特別養子縁組(児童相談所に里親登録をする場合)
児童相談所で申請要件の確認、研修の受講、申請、家庭調査、児童福祉審議会里親認定部会での審議を経て、東京都知事が認定登録をします。
その後、お子さんとマッチングを行い、おおむね6ヵ月間の試験養育を行います。
参考:東京都の里親制度について
試験養育を経て、お子さんと里親が新生活に慣れてきたら、里親が家庭裁判所に特別養子縁組の申立てを行います。
申立て後、家庭裁判所の調査(里親・実親への面談、家庭訪問など)が行われ、家庭裁判所が審判をします。
審判確定日から10日以内に、養親が「特別養子縁組届」を養親の本籍地または所在地の市区町村に提出します。届出をした日から法律上の効力が発生します。
養子縁組と相続
故人に養子が複数いる場合
被相続人(故人)に養子が複数いる場合、相続税の基礎控除額を計算するときの法定相続人として数えることができる人数の上限が決まっています。
- 被相続人に実子がいる場合:養子のうち1人まで
- 被相続人に実子がいない場合:養子のうち2人まで



参考:相続税の計算(国税庁)


配偶者の連れ子がいる場合
配偶者に連れ子がいる場合、実親が結婚しても、義父・義母との法律上の親子関係は発生しません。

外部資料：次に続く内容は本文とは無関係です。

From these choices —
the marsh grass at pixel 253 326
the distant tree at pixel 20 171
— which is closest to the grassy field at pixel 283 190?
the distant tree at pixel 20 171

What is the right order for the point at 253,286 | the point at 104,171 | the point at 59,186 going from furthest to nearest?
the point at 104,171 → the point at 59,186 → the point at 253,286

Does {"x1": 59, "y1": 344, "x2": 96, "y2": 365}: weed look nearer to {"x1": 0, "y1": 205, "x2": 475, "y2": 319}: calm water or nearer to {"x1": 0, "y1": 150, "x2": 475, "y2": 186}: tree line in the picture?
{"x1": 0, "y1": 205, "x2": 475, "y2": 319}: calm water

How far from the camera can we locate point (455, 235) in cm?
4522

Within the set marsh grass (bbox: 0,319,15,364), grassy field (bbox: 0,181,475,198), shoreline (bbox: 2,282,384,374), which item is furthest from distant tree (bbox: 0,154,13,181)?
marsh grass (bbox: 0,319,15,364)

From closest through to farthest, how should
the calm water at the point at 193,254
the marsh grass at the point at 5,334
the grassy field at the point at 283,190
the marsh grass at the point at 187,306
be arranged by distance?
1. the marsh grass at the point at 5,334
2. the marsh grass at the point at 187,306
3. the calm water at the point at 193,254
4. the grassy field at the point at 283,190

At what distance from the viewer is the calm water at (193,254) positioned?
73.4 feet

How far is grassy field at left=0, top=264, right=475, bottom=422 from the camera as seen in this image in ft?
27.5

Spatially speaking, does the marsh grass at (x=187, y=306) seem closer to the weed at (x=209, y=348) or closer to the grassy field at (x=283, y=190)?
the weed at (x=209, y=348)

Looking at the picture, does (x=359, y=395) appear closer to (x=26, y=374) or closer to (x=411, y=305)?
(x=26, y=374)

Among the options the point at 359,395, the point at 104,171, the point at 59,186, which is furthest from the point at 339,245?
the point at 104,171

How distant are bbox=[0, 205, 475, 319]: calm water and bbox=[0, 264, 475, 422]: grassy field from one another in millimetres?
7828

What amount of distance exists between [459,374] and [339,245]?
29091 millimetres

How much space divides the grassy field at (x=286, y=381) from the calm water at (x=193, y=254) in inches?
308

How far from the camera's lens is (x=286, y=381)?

そのため、義父や義母が亡くなっても法定相続人になれません。



故人が孫を養子にしていた場合
被相続人(故人)の配偶者、父母、子以外の人が遺産相続をした場合は、税額控除を差し引く前の相続税額にその2割を加算するというルールがありますが、被相続人が孫を養子にした場合は、つぎのような扱いになります。

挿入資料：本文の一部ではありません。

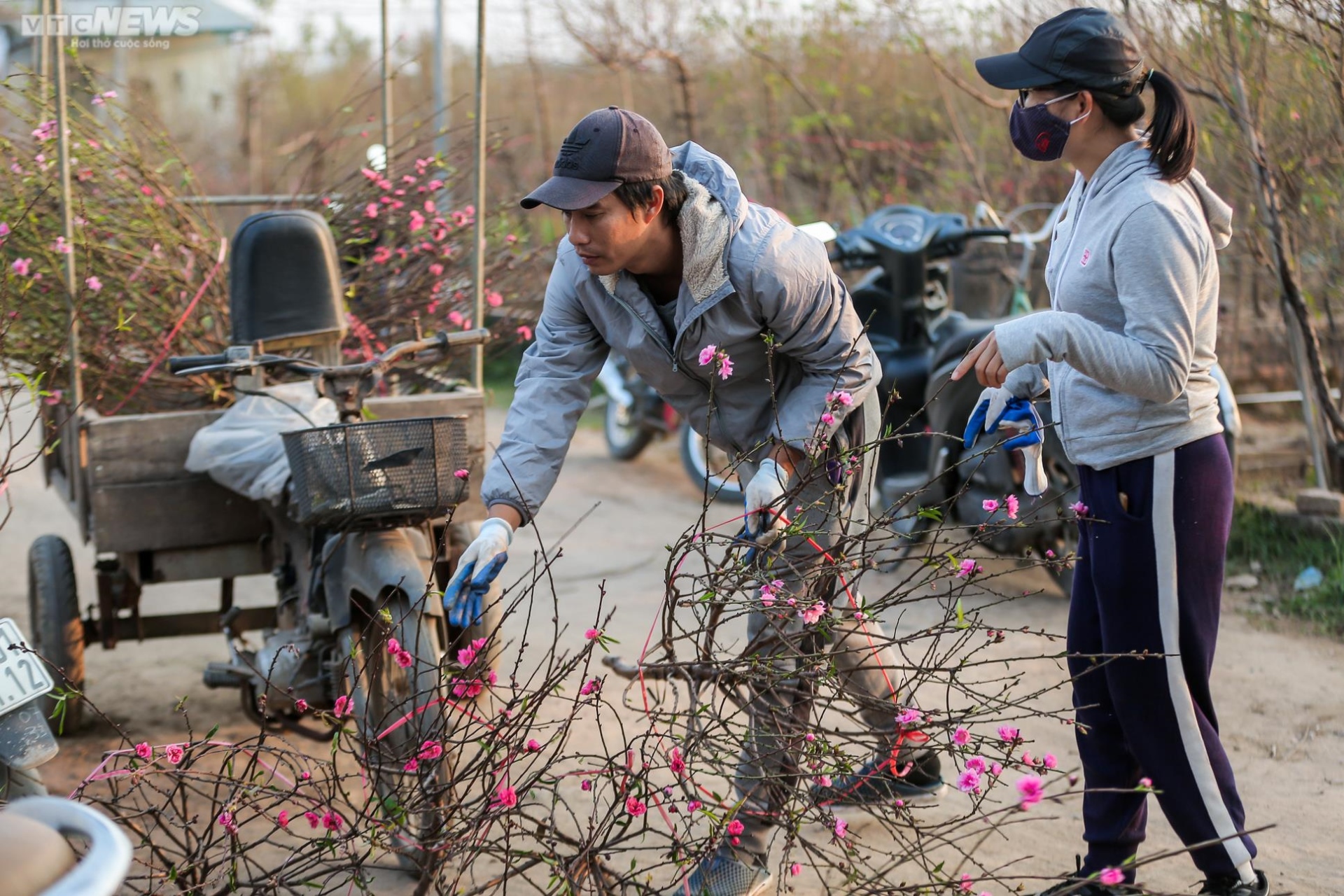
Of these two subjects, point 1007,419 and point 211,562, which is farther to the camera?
point 211,562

- 孫の親(被相続人からみると子)が健在である場合:養子である孫には2割加算が適用されない
- 孫の親(被相続人からみると子)が先に亡くなっている場合:その子(被相続人からみると孫)は代襲相続人となるため2割加算が適用される
養子に子どもがいる場合
普通養子縁組後に生まれた養子の子は、孫として代襲相続人となれます。
しかし、養子縁組前にすでに生まれていた養子の子は、祖父母との血縁関係がないため、代襲相続人にはなれません。